Durante años hemos asistido en riguroso directo a la desintegración de las Humanidades de los planes de estudio y del interés general de los estudiantes. En un mundo calculadamente tecnologizado donde nos invade el imperialismo de lo útil y las pedagogías proféticas del liderazgo y el emprendimiento, hemos desterrado aquello que hasta la fecha nos ha permitido reflexionar, comprender, hacer y ser.
Nuestros gobernantes han lapidado durante décadas –ley a ley- la Filosofía, las Lenguas clásicas y el Arte, omitiendo una parte fundamental del relato de la historia en la enseñanza y, por tanto, relegando al último plano de importancia a la creación y las ideas. Esto ha facilitado que, progresivamente, un gran número de estudiantes se inserten laboralmente en la sociedad desconociendo a Homero, Cervantes, Unamuno, Platón, Kant, Nietzsche o el anti academicismo de los pintores impresionistas.

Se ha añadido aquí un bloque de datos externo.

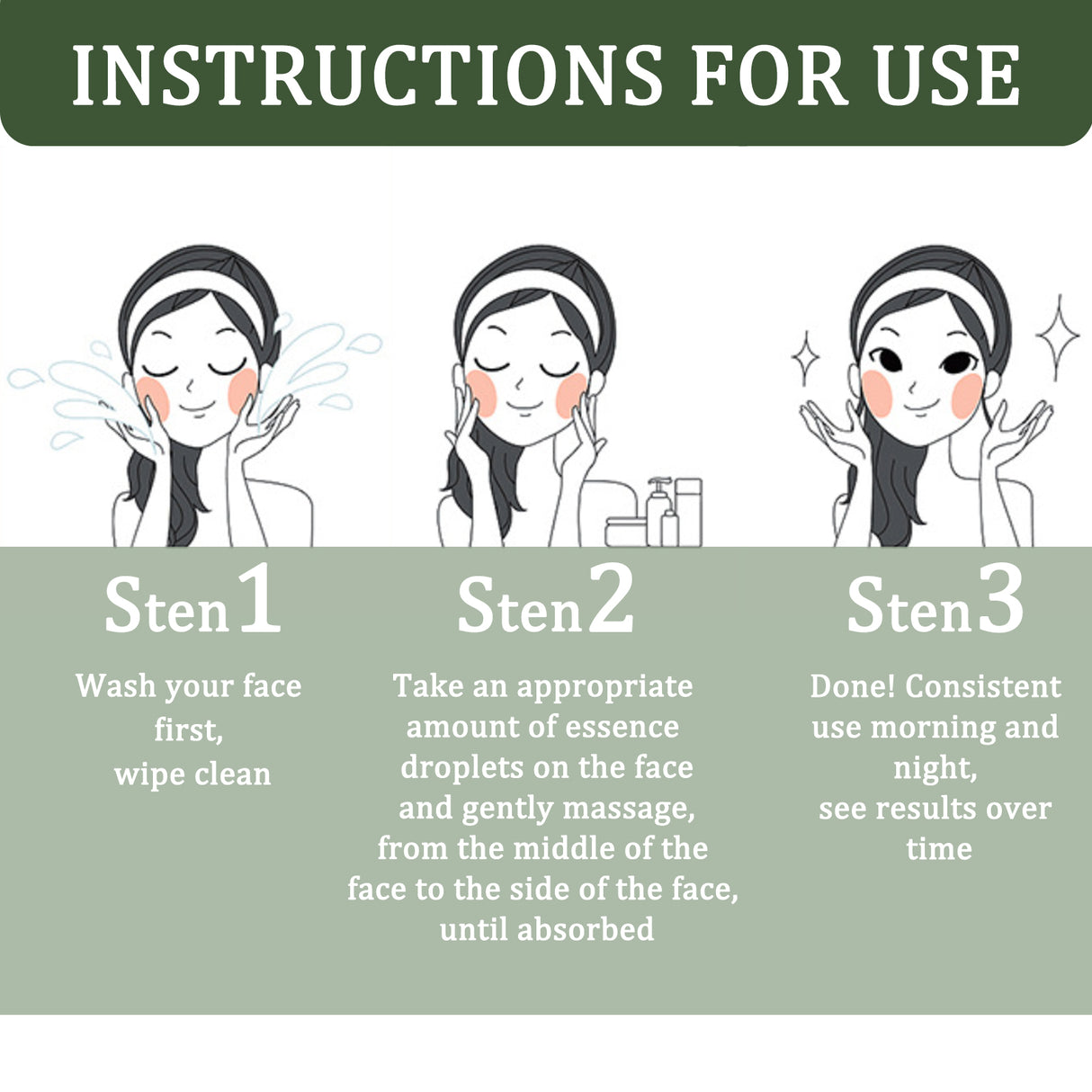 INSTRUCTIONS FOR USE

Sten1

Wash your face first, wipe clean

Sten2

Take an appropriate amount of essence droplets on the face and gently massage, from the middle of the face to the side of the face, until absorbed

Sten3

Done! Consistent use morning and night, see results over time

Como resultado de este mercantilismo educativo –estratégicamente programado- ha derivado una actitud de absoluto desprecio hacia esta “rama” (o tronco) del conocimiento, que ha colaborado al convencimiento general de que hay cosas que no sirven para nada. Cabe preguntarse cómo hemos permitido que la educación en valores y el desarrollo del pensamiento crítico pierdan su lugar en favor de una formación educativa con el objetivo de crear únicamente obedientes y eficientes trabajadores.

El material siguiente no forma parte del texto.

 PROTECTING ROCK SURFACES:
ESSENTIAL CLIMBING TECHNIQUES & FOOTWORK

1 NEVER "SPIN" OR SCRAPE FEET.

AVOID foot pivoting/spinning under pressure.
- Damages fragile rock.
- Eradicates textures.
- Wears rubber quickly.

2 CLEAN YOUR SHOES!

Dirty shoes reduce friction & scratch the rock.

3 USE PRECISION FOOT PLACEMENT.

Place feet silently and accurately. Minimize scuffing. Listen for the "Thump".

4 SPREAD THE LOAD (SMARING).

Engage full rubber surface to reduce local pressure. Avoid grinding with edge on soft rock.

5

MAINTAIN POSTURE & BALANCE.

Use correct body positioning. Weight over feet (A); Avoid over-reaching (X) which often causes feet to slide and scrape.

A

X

El conocimiento de aquello que nos hace humanos, ese magma conceptual que en educación se ha llamado Humanidades, hasta ahora se transmitía de generación en generación, de manera institucional en la escuela y, además, se promovía en el tiempo libre; pero actualmente está herido de muerte.

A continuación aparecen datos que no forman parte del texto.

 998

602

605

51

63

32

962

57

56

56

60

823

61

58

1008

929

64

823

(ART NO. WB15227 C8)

Este alegato en favor de las Humanidades no pretende prolongar el debate fácil y simplista Ciencias – Letras sino recuperar lo que nos hace íntegramente humanos –y que no es privativo de la una ni de la otra. Pues todos convendríamos, aún más en los tiempos que nos ha tocado vivir, que un médico o un empresario también necesitan una formación en valores éticos en pos de una filosofía del bien común.
Sin embargo, además de los impedimentos sociopolíticos existen los que nos autoimponemos en la escuela, pues habría que cuestionarse también por las orientaciones académicas que se dan a los alumnos para que elijan aquello que “va a tener salidas”, alimentando esta pedagogía de lo útil; o la obsesión por transmitir de manera unidireccional, obviando que el principal activo para que un alumno conecte con una materia es que participe de ella.
El estudio de la Filosofía, la Literatura, la Historia, el Arte,… no conllevan la enseñanza desde el púlpito o la clase magistral, pues no son un relato memorístico del pasado. A propósito de esto Alain Bergala dice que “el arte debe seguir siendo aquello que fue: un encuentro con aquello que trastorna nuestros hábitos, también culturales”.
Recuperar el diálogo y el conocimiento transformador de las Humanidades es una cuestión vital. No podemos transmitir la pasión por una “materia” si los alumnos no la experimentan, si no se encuentran con ella; no podemos comprender las Humanidades desposeyéndolas de aquello que es inherente a sí mismas: la vivencia.